▶ **Problema**: Trascriva nuovamente i dati seguenti sostituendo "patio umbrella" con "parasol" in ogni punto in cui compare, senza modificare nient'altro.

· · · · ·

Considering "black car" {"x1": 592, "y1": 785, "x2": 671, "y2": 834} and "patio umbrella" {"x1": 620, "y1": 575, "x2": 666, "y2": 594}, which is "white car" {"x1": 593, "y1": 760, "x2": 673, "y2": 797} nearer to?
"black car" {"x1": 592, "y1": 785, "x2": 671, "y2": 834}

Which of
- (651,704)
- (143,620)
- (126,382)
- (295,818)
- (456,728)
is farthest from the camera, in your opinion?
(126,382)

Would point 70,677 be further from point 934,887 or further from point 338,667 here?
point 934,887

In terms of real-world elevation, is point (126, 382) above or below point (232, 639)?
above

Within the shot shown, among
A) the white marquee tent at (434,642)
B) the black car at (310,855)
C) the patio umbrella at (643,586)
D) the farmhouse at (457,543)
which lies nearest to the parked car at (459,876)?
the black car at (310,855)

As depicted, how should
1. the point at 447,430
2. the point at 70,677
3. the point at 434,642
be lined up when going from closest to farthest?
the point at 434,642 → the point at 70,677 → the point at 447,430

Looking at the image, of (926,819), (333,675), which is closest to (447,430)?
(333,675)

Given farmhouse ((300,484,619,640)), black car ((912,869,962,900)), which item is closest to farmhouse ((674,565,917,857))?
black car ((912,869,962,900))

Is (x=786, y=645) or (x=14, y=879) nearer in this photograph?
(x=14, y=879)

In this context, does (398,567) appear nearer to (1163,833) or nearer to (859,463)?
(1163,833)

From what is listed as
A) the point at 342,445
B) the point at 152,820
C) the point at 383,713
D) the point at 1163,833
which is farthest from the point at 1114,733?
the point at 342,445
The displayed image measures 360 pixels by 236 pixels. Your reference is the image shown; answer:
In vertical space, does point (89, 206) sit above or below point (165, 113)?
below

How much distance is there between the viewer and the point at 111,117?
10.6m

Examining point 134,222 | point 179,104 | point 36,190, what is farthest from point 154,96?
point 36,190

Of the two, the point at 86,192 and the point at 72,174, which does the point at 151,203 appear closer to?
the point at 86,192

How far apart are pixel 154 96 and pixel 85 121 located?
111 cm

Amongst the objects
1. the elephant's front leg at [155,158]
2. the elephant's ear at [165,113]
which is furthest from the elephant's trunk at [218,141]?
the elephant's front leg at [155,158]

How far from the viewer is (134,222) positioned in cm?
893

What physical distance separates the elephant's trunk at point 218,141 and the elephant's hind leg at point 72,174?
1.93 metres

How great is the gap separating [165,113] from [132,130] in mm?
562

· · · · ·

▶ **Soluzione**:
Considering "black car" {"x1": 592, "y1": 785, "x2": 671, "y2": 834} and "parasol" {"x1": 620, "y1": 575, "x2": 666, "y2": 594}, which is "white car" {"x1": 593, "y1": 760, "x2": 673, "y2": 797} nearer to?
"black car" {"x1": 592, "y1": 785, "x2": 671, "y2": 834}

Which of
- (651,704)
- (143,620)
- (126,382)
- (295,818)
- (456,728)
is farthest from the camera, in your opinion?
(126,382)

Would point 70,677 be further from point 934,887 or further from point 338,667 here?
point 934,887

In terms of real-world elevation, is point (126, 382) above or below point (232, 639)?
above

Within the shot shown, among
A) the white marquee tent at (434,642)
B) the black car at (310,855)
C) the parasol at (643,586)
D) the farmhouse at (457,543)
which lies nearest to the parked car at (459,876)?
the black car at (310,855)

As depicted, how should
1. the point at 447,430
2. the point at 70,677
3. the point at 434,642
be lined up when going from closest to farthest?
the point at 434,642 → the point at 70,677 → the point at 447,430

Looking at the image, of (926,819), (333,675), which is closest to (447,430)?
(333,675)

Given farmhouse ((300,484,619,640)), black car ((912,869,962,900)), which item is closest to farmhouse ((674,565,917,857))?
black car ((912,869,962,900))

Is (x=786, y=645) or (x=14, y=879) nearer in this photograph?
(x=14, y=879)

In this context, does (398,567) appear nearer to (1163,833) or nearer to (859,463)?
(1163,833)

From what is listed as
A) the point at 342,445
B) the point at 152,820
C) the point at 383,713
D) the point at 1163,833
which is farthest from the point at 1114,733?
the point at 342,445
The displayed image measures 360 pixels by 236 pixels. Your reference is the image shown; answer:
In vertical space, does point (89, 206) sit above or below point (165, 113)?
below

How much distance is there between the viewer and the point at 111,117?
10.6m

Examining point 134,222 | point 179,104 | point 36,190, what is farthest from point 154,96?
point 36,190

Of the two, the point at 86,192 and the point at 72,174, which does the point at 151,203 appear closer to?
the point at 86,192

How far apart are pixel 154 96 and pixel 85 121 located?
111 cm

Amongst the objects
1. the elephant's front leg at [155,158]
2. the elephant's ear at [165,113]
which is furthest from the elephant's trunk at [218,141]?
the elephant's front leg at [155,158]

How far from the viewer is (134,222) positioned in cm?
893

What physical distance separates the elephant's trunk at point 218,141 and the elephant's hind leg at point 72,174?
1.93 metres

How great is the gap separating [165,113] from [132,130] in mm?
562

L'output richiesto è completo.